◆ DOCUMENT SEGMENT
Content starts
LAM/MPI logo

LAM/MPI General User's Mailing List Archives

  |   Home   |   Download   |   Documentation   |   FAQ   |   all just in this list

From: Jeff Squyres (jsquyres_at_[hidden])
Date: 2004-06-22 22:53:30


I seem to recall posting the details of this kind of stuff to the list
before -- have you searched the list archives?

Without diving into the details (they are sordid, twisted, and
complicated), note that MPI_Send is *allowed* to block, but it doesn't
always *have to block*. It is alwasys safest to assume that MPI_Send
*will* block. Indeed, Example 3.9 in MPI-1 (p33) gives a good example of
an unsafe program and cites the fact that if you replace all standard
sends with synchronous sends, a "safe" program will not deadlock.

You may want to look for situations like that in your code. If you have
similar situations, you may wish to consider using non-blocking MPI
communication.
Content ends
◆ SOURCE DATA
Content starts
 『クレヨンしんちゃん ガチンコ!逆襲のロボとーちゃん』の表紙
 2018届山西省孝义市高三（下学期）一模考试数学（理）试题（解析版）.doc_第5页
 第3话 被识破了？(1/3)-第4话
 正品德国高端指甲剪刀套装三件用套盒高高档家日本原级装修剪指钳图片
Content ends
Content starts
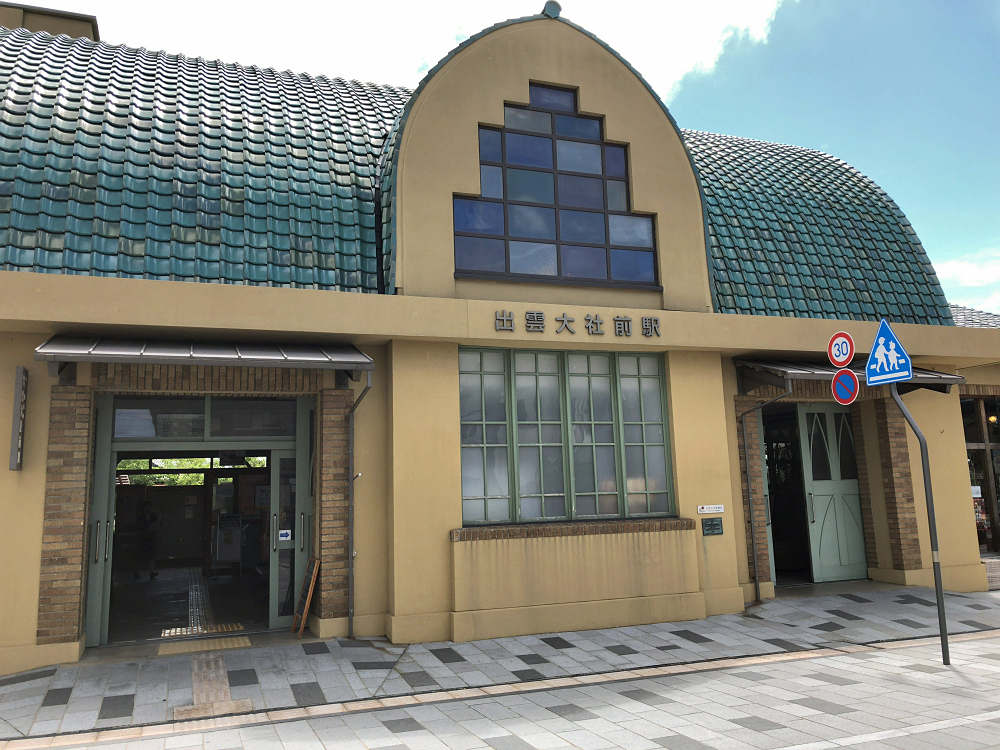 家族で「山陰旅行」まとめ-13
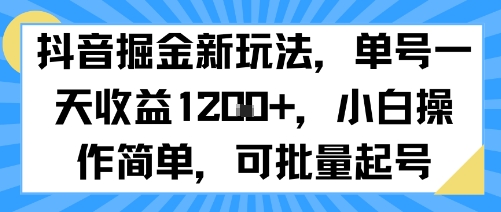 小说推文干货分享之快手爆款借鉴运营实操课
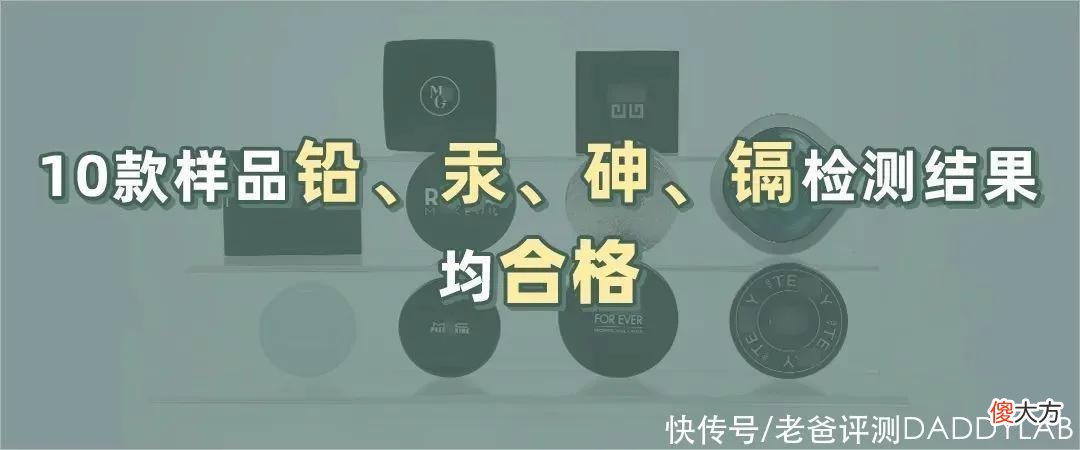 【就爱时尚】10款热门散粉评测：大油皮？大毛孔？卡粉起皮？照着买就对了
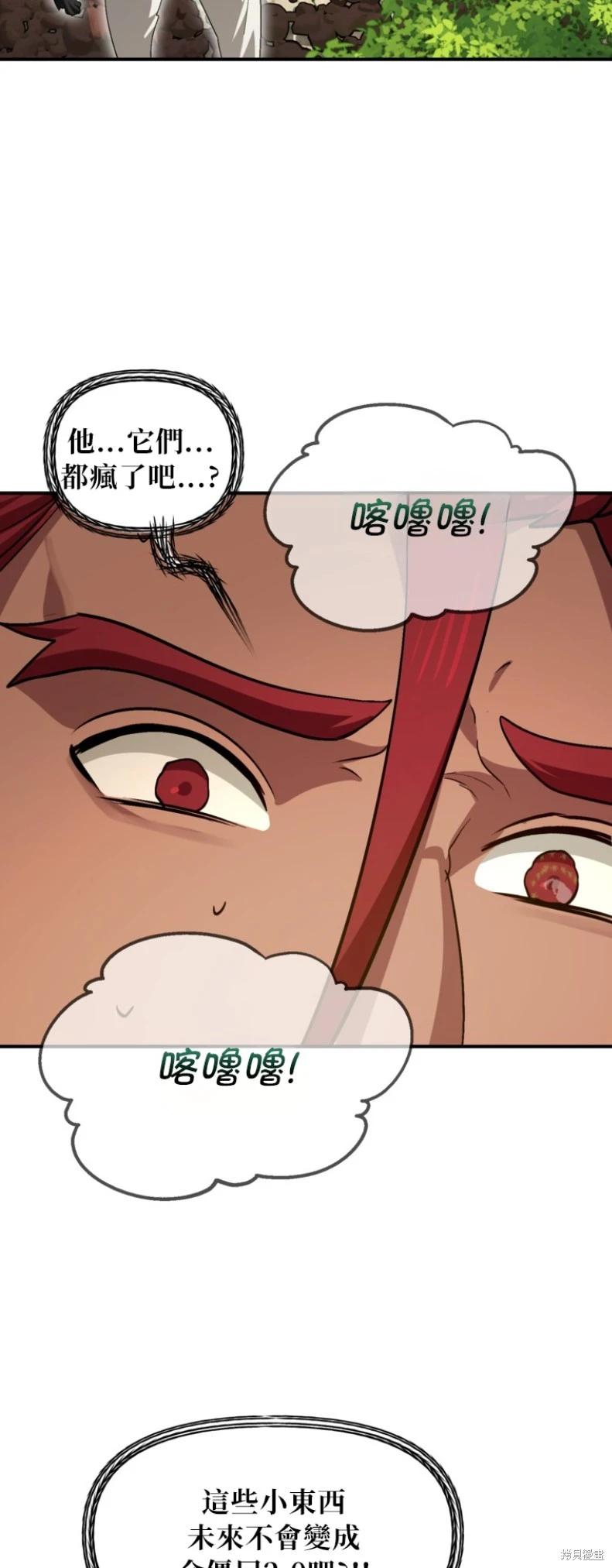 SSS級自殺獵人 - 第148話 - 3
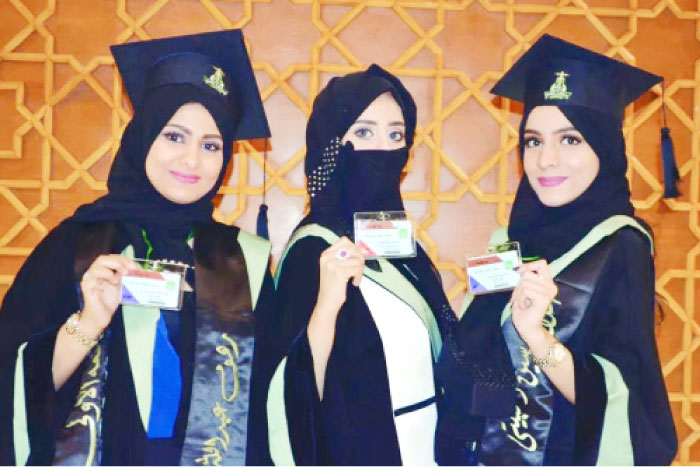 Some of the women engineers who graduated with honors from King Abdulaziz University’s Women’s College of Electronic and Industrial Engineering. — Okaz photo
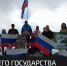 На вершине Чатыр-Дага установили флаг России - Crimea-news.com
Content ends
◆ WORK TO COMPLETE
Reproduce the entire mailing list post about MPI_Send blocking from above, word for word.

◆ RESULT OF THE EXERCISE
LAM/MPI logo

LAM/MPI General User's Mailing List Archives

  |   Home   |   Download   |   Documentation   |   FAQ   |   all just in this list

From: Jeff Squyres (jsquyres_at_[hidden])
Date: 2004-06-22 22:53:30


I seem to recall posting the details of this kind of stuff to the list
before -- have you searched the list archives?

Without diving into the details (they are sordid, twisted, and
complicated), note that MPI_Send is *allowed* to block, but it doesn't
always *have to block*. It is alwasys safest to assume that MPI_Send
*will* block. Indeed, Example 3.9 in MPI-1 (p33) gives a good example of
an unsafe program and cites the fact that if you replace all standard
sends with synchronous sends, a "safe" program will not deadlock.

You may want to look for situations like that in your code. If you have
similar situations, you may wish to consider using non-blocking MPI
communication.